Dollar – 2 Reasons why Friday is the Big Day
Daily FX Market Roundup August 6, 2020
This Friday is a big day for currencies, equities and Treasuries. Its Congress’ self-imposed deadline for a stimulus package and the scheduled release of non-farm payrolls. Based on the decline in the dollar, investors are worried that job growth will slow and the deadline will pass with no agreement. According to House Speaker Nancy Pelosi, there’s light at the end of the tunnel but Democrats and Republicans still can’t agree on topline numbers so there’s probably an 85% chance that Friday will pass with no deal. According to White House Chief of Staff Mr. Meadows, if nothing happens by tomorrow, his optimism will “fall off the cliff exponentially.”

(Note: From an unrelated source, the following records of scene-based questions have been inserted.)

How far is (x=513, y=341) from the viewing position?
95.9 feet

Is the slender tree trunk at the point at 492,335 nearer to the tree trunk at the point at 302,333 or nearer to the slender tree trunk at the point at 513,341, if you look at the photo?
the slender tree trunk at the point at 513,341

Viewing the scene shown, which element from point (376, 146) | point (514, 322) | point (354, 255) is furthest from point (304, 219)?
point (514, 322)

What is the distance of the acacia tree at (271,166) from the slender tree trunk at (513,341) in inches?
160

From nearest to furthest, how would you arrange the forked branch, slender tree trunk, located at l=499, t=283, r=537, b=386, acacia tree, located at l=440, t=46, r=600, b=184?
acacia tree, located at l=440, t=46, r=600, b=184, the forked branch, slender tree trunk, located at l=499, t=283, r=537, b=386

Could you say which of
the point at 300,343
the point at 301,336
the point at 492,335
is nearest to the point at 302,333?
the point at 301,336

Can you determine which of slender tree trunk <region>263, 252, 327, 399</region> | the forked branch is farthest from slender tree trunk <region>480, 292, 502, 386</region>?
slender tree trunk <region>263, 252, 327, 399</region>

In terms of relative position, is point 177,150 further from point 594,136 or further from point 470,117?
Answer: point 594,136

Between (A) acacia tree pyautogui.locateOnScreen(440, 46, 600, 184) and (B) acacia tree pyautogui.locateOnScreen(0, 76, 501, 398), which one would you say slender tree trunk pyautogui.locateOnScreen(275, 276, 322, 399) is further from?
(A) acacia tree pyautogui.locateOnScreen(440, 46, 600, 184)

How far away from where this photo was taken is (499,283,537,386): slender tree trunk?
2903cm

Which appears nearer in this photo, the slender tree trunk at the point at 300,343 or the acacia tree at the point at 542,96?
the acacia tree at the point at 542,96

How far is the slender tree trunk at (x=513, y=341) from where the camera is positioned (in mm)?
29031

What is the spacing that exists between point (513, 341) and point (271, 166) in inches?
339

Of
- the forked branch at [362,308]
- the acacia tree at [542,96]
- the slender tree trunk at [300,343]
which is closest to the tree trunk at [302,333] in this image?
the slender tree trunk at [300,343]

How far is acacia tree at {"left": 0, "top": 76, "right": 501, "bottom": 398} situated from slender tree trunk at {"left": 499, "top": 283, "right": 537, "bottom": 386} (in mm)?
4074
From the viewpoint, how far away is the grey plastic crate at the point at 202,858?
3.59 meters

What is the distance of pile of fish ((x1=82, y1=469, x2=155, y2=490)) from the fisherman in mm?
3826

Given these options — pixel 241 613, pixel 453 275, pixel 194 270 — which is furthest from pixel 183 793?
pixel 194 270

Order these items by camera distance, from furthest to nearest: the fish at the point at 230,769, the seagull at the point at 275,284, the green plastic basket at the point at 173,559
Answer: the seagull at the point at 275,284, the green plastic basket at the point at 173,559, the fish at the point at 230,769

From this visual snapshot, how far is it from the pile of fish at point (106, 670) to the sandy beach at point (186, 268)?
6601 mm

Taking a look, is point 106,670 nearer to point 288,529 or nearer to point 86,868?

To complicate the scenario, President Trump, frustrated with lack of progress bby Congress, said he expects to sign executive orders Friday or Saturday to extend enhanced unemployment benefits, impose a payroll tax holiday, provide eviction protection and student loan repayment relief. Its unclear if the Trump really has the power to make these changes because Congress passes tax laws not the President. However, it may be within his means to defer taxes and extend deadlines but not suspend them so employers may continue to collect taxes. He could also re-appropriate unused funds allocated to the CARES Act to extend unemployment benefits and as Pelosi said, Trump may have to power to extend eviction moratorium on his own. Still, all of these questions worry investors and give them reasons to sell dollars.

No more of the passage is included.